Herrenberg: Unbekannter verletzt Busfahrerin
Wegen Körperverletzung ermittelt das Polizeirevier Herrenberg gegen einen noch unbekannten Fahrgast, der am Freitagvormittag gegen 10.45 Uhr in einem Linienbus, der zwischen Nagold und Herrenberg verkehrt, die 60 Jahre alte Busfahrerin angriff. Der unbekannte Täter, der in Begleitung eines weiteren Mannes war, stieg nach den derzeitigen Erkenntnissen in Mötzingen in den Bus ein. Im Bereich des Reinhold-Schick-Platzes in Herrenberg wollten die beiden Männer außerhalb einer Haltestelle aus dem Bus aussteigen. Dies ließ die Busfahrerin jedoch nicht zu. Im weiteren Verlauf beleidigte der Begleiter die Busfahrerin und der Täter verletzte den Arm der Frau. Beide Tatverdächtige flüchteten am Busbahnhof aus dem Bus und rannten in Richtung eines Einkaufsmarkts davon. Der Täter, der die 60-Jährige leicht verletzte, soll etwa 190 cm groß und schlank sein. Er wurde auf etwa Mitte 20 Jahre geschätzt. Er trug einen Vollbart und dunkle Kleidung. Darüber hinaus hatte er eine Mütze auf dem Kopf. Die Polizei bittet Zeugen, die Hinweise geben können, sich unter Tel. 07032/2708-0 zu melden.

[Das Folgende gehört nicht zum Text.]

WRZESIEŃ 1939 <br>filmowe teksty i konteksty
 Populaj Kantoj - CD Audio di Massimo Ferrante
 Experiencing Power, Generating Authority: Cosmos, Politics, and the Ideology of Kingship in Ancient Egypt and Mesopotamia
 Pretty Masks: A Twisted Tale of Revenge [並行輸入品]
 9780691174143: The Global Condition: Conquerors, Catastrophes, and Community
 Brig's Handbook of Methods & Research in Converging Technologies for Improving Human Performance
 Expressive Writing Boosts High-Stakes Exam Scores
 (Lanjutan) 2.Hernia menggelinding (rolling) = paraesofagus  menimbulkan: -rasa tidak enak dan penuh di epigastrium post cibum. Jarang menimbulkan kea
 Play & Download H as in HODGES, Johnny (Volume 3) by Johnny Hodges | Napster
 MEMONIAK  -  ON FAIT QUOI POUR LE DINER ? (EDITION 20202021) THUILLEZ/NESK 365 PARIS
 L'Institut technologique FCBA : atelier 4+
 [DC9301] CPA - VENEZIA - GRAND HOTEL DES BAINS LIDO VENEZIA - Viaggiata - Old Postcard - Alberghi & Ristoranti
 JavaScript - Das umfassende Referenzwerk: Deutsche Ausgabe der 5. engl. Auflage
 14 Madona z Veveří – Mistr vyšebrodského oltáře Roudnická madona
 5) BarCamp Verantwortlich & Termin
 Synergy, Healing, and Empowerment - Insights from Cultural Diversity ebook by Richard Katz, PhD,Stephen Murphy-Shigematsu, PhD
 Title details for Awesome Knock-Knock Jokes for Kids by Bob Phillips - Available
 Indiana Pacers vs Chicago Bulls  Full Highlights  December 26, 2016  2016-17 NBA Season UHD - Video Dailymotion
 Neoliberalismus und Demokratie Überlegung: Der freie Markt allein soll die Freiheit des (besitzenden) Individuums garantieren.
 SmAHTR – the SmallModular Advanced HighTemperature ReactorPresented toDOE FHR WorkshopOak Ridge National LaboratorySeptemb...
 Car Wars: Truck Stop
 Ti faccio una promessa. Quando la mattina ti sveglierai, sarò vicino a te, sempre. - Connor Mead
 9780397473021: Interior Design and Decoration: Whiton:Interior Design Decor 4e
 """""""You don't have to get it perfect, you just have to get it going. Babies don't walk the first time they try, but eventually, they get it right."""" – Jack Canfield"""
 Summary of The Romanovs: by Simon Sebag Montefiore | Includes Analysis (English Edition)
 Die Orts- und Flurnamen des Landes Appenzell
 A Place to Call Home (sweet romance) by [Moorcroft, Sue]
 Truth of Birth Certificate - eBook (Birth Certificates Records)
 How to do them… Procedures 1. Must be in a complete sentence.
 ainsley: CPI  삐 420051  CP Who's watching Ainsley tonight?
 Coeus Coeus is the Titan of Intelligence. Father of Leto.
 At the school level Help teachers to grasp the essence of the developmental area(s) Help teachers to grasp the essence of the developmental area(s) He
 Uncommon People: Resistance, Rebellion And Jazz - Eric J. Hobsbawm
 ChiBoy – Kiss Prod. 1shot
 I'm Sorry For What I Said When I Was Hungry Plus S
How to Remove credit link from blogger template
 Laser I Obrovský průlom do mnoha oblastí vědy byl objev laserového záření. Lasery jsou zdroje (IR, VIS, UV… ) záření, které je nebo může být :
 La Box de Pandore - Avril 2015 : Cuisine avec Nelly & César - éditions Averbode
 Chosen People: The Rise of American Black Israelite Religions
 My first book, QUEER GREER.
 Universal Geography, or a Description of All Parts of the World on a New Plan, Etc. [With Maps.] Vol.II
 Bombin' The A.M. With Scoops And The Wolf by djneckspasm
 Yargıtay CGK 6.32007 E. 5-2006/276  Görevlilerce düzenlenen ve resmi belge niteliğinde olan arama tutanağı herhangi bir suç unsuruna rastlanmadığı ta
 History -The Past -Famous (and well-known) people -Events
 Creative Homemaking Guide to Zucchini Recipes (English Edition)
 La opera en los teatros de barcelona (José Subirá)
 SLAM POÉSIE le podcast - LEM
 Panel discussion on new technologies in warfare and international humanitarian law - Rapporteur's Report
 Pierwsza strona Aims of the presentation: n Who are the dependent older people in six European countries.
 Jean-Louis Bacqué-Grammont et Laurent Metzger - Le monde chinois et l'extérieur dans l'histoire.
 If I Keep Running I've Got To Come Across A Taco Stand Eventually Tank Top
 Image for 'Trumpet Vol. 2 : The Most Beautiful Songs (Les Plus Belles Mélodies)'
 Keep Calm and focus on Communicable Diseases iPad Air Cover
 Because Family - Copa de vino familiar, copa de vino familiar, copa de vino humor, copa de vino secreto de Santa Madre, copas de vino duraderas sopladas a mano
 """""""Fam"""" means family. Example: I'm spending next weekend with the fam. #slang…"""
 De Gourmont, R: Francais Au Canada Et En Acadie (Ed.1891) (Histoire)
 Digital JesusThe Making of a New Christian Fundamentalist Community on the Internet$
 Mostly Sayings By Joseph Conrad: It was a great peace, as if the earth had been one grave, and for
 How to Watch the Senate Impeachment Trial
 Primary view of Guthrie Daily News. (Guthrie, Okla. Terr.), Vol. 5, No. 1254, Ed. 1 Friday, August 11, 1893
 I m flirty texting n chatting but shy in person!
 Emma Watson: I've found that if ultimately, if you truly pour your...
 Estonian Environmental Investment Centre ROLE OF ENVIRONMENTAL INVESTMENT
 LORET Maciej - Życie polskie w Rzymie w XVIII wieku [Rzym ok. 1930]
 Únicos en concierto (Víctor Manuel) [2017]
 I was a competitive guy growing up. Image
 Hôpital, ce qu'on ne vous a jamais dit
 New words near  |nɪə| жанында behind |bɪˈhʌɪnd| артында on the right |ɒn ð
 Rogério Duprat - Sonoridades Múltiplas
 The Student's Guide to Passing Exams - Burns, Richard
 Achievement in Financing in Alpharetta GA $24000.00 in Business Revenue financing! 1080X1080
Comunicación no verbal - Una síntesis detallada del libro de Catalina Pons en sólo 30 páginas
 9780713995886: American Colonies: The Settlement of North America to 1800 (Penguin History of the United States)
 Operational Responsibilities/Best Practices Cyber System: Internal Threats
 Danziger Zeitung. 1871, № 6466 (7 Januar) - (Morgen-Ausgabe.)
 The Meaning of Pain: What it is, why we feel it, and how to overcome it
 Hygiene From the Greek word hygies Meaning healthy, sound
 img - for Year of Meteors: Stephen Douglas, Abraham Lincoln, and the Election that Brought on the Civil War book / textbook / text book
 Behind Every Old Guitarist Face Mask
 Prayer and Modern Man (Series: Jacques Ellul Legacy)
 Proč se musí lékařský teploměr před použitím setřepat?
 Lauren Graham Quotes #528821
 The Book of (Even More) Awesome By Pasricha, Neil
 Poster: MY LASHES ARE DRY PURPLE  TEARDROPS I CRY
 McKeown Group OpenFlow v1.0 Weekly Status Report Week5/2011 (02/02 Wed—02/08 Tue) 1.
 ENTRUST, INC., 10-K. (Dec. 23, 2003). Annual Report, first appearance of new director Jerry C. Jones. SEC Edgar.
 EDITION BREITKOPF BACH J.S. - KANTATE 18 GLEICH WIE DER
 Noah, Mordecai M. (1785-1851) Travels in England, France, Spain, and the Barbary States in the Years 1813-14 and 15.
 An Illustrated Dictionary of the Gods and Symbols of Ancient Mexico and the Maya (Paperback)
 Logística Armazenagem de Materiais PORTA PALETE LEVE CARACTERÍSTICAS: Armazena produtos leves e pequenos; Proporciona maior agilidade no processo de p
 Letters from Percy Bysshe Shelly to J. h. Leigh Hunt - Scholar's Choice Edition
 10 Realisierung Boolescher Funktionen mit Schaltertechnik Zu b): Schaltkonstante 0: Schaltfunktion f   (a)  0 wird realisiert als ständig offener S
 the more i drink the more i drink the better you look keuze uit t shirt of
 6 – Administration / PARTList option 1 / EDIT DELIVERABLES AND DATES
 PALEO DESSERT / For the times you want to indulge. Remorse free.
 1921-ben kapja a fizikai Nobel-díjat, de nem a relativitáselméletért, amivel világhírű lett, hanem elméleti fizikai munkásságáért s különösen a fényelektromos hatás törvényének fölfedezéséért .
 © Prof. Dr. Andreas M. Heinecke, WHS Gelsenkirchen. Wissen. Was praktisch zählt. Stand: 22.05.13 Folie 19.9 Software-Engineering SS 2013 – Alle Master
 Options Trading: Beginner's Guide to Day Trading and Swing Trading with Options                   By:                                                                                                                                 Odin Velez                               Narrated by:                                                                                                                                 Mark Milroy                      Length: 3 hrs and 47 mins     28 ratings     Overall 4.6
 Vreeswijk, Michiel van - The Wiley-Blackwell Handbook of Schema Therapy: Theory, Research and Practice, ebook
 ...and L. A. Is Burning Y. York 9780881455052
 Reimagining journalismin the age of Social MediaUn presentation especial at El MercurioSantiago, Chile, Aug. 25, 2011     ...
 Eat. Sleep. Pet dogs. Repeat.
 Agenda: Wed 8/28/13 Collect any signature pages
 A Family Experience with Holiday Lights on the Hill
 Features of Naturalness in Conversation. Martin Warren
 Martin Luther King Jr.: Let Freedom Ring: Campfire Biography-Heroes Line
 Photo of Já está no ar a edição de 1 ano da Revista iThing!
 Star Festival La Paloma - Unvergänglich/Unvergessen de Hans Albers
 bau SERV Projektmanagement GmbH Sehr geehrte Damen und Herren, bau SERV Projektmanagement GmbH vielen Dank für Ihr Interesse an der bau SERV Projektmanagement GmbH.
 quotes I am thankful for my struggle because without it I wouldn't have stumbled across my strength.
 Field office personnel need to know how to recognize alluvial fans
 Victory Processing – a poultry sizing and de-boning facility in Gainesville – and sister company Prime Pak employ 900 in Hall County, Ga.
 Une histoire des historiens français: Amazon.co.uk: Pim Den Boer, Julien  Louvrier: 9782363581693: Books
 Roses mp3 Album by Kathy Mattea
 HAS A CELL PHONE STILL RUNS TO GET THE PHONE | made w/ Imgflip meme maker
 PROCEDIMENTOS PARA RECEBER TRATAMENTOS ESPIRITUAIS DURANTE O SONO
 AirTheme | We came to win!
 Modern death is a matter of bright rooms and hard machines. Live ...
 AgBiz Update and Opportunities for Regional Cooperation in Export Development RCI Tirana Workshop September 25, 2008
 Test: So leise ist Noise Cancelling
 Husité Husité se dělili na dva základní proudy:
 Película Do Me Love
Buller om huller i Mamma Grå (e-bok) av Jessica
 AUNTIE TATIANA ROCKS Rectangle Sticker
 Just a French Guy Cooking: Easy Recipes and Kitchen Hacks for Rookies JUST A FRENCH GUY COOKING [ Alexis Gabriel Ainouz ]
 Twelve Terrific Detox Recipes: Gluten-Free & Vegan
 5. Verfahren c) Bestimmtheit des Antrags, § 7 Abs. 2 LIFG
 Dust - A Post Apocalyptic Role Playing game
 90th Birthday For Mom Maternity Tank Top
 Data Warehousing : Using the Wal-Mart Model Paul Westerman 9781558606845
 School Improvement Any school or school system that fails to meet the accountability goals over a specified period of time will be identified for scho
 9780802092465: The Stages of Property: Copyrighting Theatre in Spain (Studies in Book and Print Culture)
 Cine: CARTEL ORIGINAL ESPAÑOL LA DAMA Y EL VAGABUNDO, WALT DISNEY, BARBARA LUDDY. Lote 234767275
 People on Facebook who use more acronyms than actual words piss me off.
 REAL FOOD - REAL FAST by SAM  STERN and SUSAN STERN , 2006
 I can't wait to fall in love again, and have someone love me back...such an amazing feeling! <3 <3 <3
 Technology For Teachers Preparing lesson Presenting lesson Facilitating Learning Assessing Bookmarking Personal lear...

Landkreise Böblingen/Esslingen/Tübingen/Tuttlingen und Zollernalbkreis: Waffenhandel und geplanter erpresserischer Menschenraub aufgedeckt Ermittler der Kriminalpolizeidirektionen Böblingen, Rottweil und Esslingen haben mit Unterstützung von Spezialkräften und verschiedenen Polizeidienststellen in Baden-Württemberg und anderen Bundesländern nach intensiven Ermittlungen einen gewerbsmäßigen, illegalen Waffenhandel aufgedeckt. Vier Verdächtige befinden sich auf Antrag der Staatsanwaltschaften Hechingen und Stuttgart in Untersuchungshaft. Zwei der Inhaftierten wird zusätzlich vorgeworfen, einen erpresserischen Menschenraub geplant und konkrete Vorbereitungen für das Verbrechen getroffen zu haben.
Im Zuge der umfangreichen und überregional durchgeführten Ermittlungen, Festnahmen und Durchsuchungen wurden unter anderem etliche erlaubnispflichtige Schusswaffen, bei denen es sich um technisch veränderte Schreckschusswaffen handelt, Munition, rund 150 Schalldämpfer, andere Waffenteile und die komplette Einrichtung einer Werkstatt beschlagnahmt.
Im Mai war zunächst bei der Kriminalpolizeidirektion Böblingen bekannt geworden, dass ein aus dem Landkreis Tuttlingen stammender 29-Jähriger und sein 44 Jahre alter Komplize aus dem Landkreis Esslingen den konkreten Plan verfolgten, einen Geschäftsmann im Landkreis Böblingen zu erpressen und zur Untermauerung ihrer Forderungen eine Angehörige zu entführen. Außerdem fanden die Ermittler heraus, dass die Männer auch Schusswaffen zum Kauf anbieten. Durch ihre im Mai im Landkreis Tuttlingen erfolgte Festnahme und die Anordnung der Untersuchungshaft wurden nicht nur die Entführung und die Erpressung vereitelt. Bei der Festnahme der Verdächtigen wurden außerdem zehn erlaubnispflichtige und zum Verkauf bestimmte Schusswaffen beschlagnahmt. Nach dem jetzigen Stand der Ermittlungen hatten die beiden Beschuldigten die Waffen zuvor bei zwei in einer Tuttlinger Kreisgemeinde ansässigen Männern bezogen, die sich eigens zur Herstellung von Schusswaffen eine Werkstatt eingerichtet hatten.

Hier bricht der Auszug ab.